As DB adds, it was sterling assets which really stand out. Unsurprisingly the negative news flow had a big impact on the currency with Sterling dropping -6% during the month from around $1.30 to the low $1.20’s. Negative sentiment also hurt Gilts which in local currency terms dropped -4% however in USD hedged terms plummeted -10% and the most amongst the assets in the asset sample. It was a similar story for UK equities which were up 1% in local terms but -5% in USD terms. Given the moves for Gilts, Sterling credit also had a poor total return month despite the BoE purchasing scheme impressing with the initial pace of purchases in October. Indeed GBP corps, non-fins and fins were -8% to -9% in USD total return terms (and -2-4% in local currency terms) although GBP HY (0% local and -6% USD terms) did outperform.

It wasn’t just Gilts which suffered in bond markets however. With markets also reassessing inflation expectations, in USD terms BTP’s (-5%), EU Sovereigns (-4%), Bunds (-4%) and Spanish Bonds (-4%) all suffered. BTPs being also hit as the polls leaned slightly towards a rejection of the senate reform referendum in early December. Treasuries (-1%) outperformed but were still weaker during the month. Those moves had another obvious knock on in credit markets too although performance was reasonably resilient despite the rates selloff. US credit outperformed with indices finishing flat to -1% during the month while European indices were broadly -1% to -3% with ECB purchases still evidently having a positive impact and helping out-perform rates. Interestingly EUR higher beta HY and sub-fins outperformed more.

Speaking of financials, banks had a decent month. European Banks were +9% in local terms and +6% in USD terms no doubt supported by better than expected earnings to some degree, and also the positive correlation to the move higher for bond yields. Other equity markets were more mixed however. The FTSE MIB, Nikkei and IBEX were all +2% in USD terms while the DAX (-1%), S&P 500 (-2%) and Stoxx 600 (-3%) were more disappointing. It was a similar story for EM equities too which were little changed during the month, although the Bovespa (+14%) did top the table for the month. The other asset class to highlight is commodities. Oil traded around OPEC headlines and had looked on to course to end the month flatish before yesterday’s sharp plunge saw WTI and Brent finish -3% and -4% for the month respectively. It was the softs which outperformed with Corn (+5%) and Wheat (+4%) continuing the strong performance from the end of September, while Gold (-3%) and Silver (-7%) were down as Fed rate hike expectations for December crept above 70%. All in all, in local currency terms 17 of the 39 assets finished with a positive return while just 12 assets did in USD terms.
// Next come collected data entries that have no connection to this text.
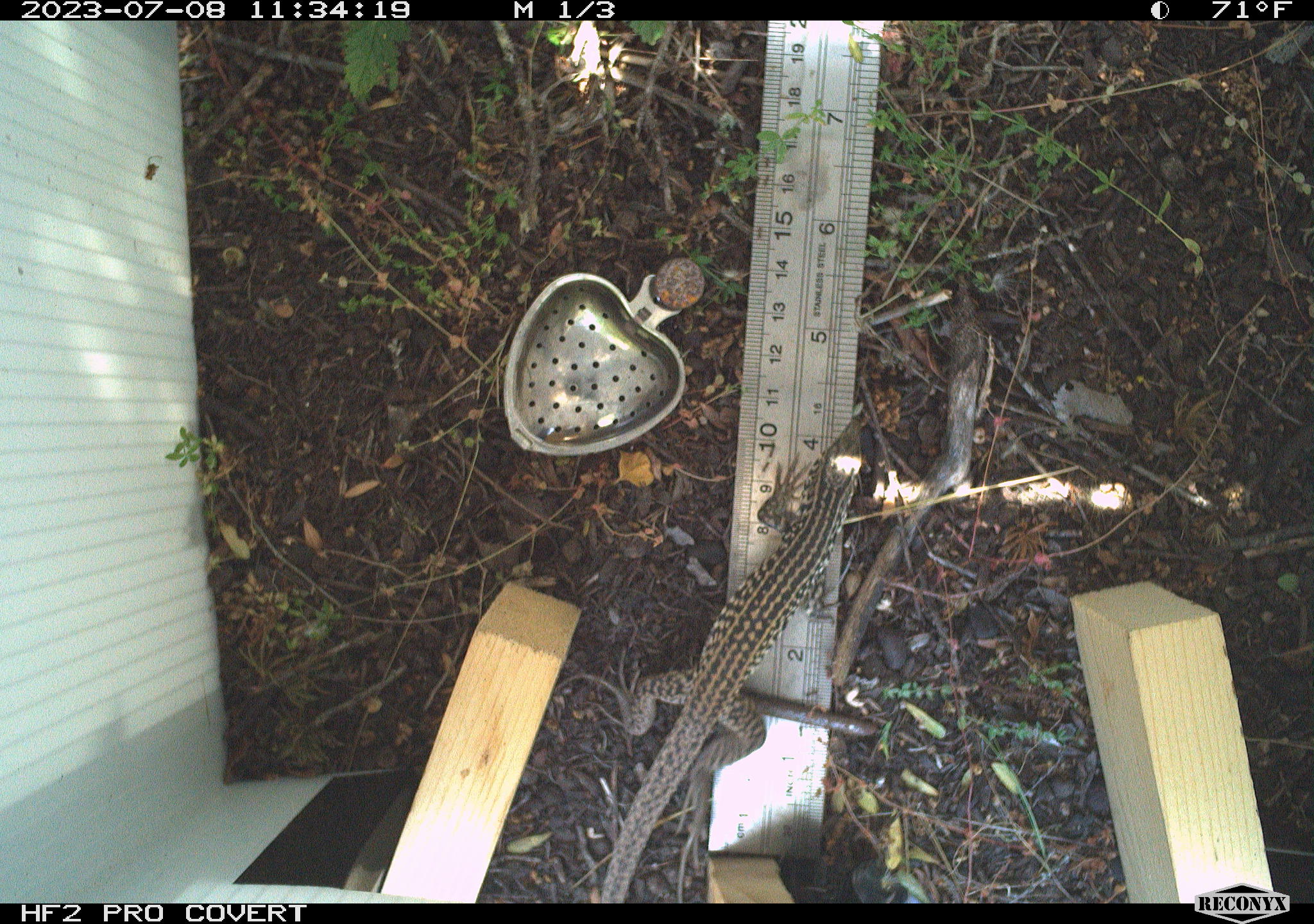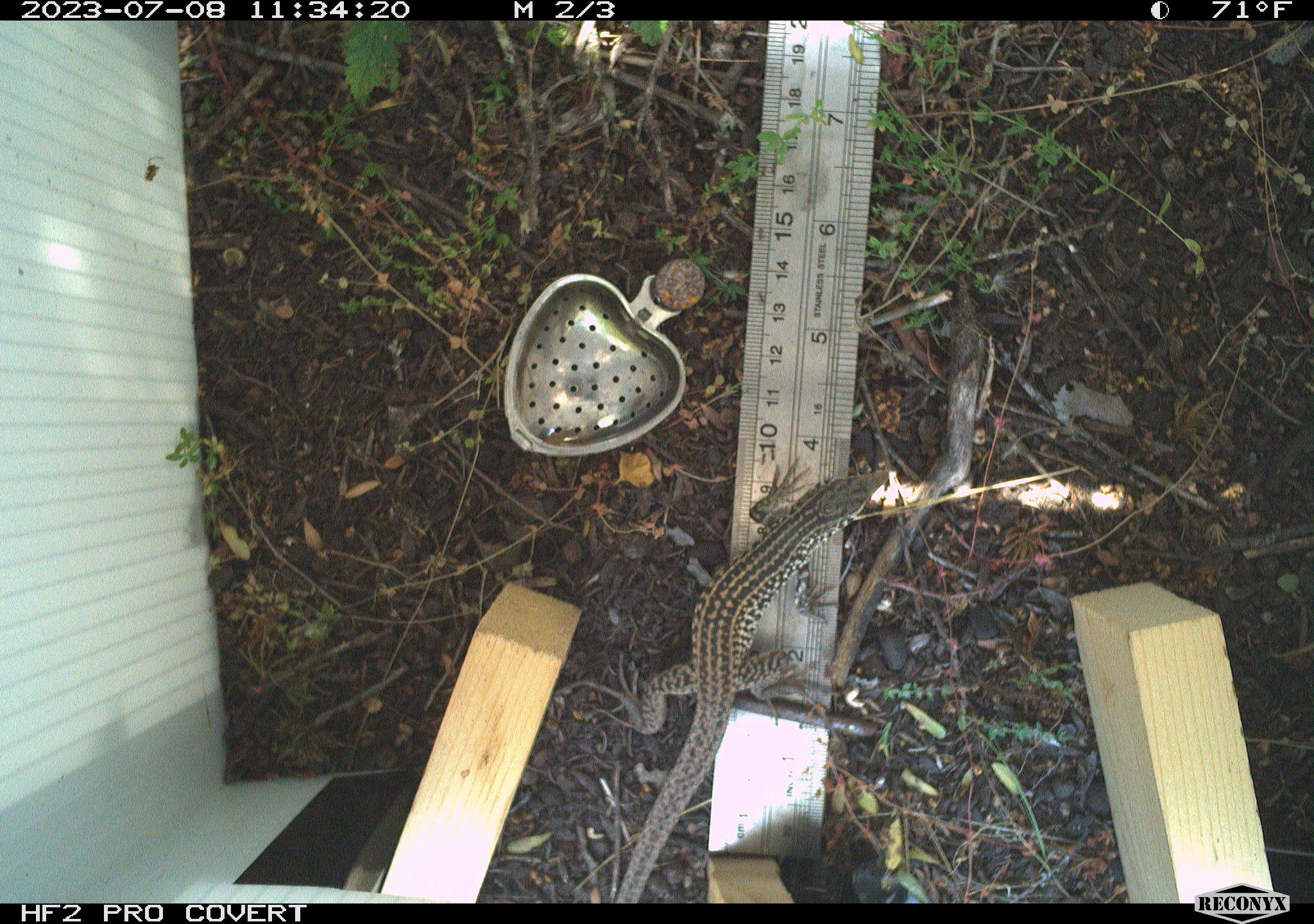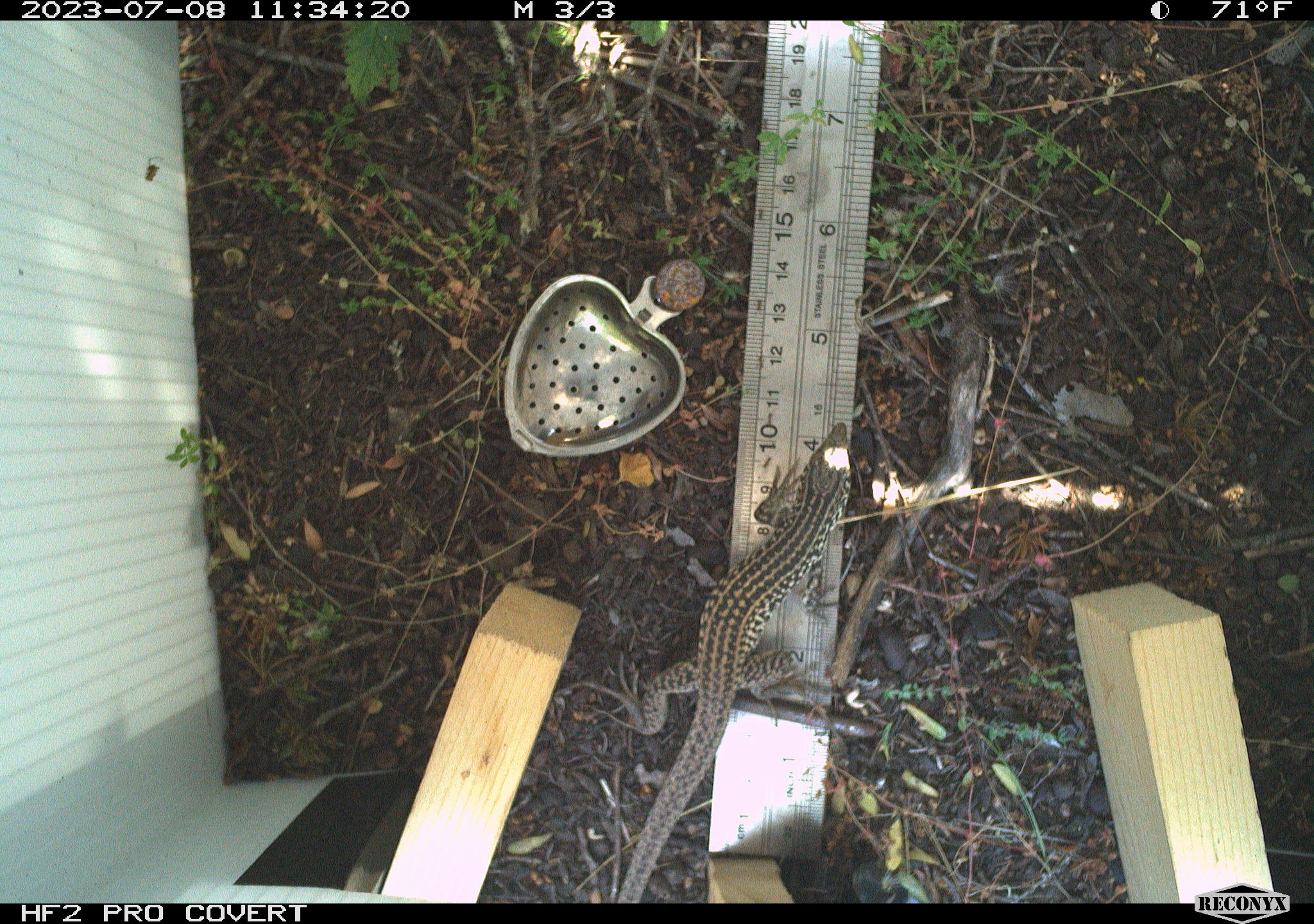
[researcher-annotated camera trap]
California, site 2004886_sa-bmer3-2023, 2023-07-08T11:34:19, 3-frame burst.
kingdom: Animalia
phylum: Chordata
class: Reptilia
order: Squamata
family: Teiidae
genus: Aspidoscelis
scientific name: Aspidoscelis tigris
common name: western whiptail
A quick refresher where we are YTD now. It’s the usual culprits which head the top of the leaderboard in local currency terms with the Bovespa (+50%), Silver (+29%), WTI (+27%) and Gold (+20%) leading while Russian equities (+18%) round out the top five. Sterling (-17%) takes up the bottom place while Italian equities (-17%) and European Banks (-13%) are still languishing. It’s worth noting however that these assets have bounced back from heavier losses earlier in the year.

Elsewhere the S&P 500 (+6%) has had a reasonable YTD while the Stoxx 600 (-4%) has struggled. Bond markets outside of Gilts are in the 1-5% return range while credit markets have had a strong year. European indices are up anywhere from 4-8% while USD IG indices are up 5-9%. US HY is leading the way however, returning +14% YTD.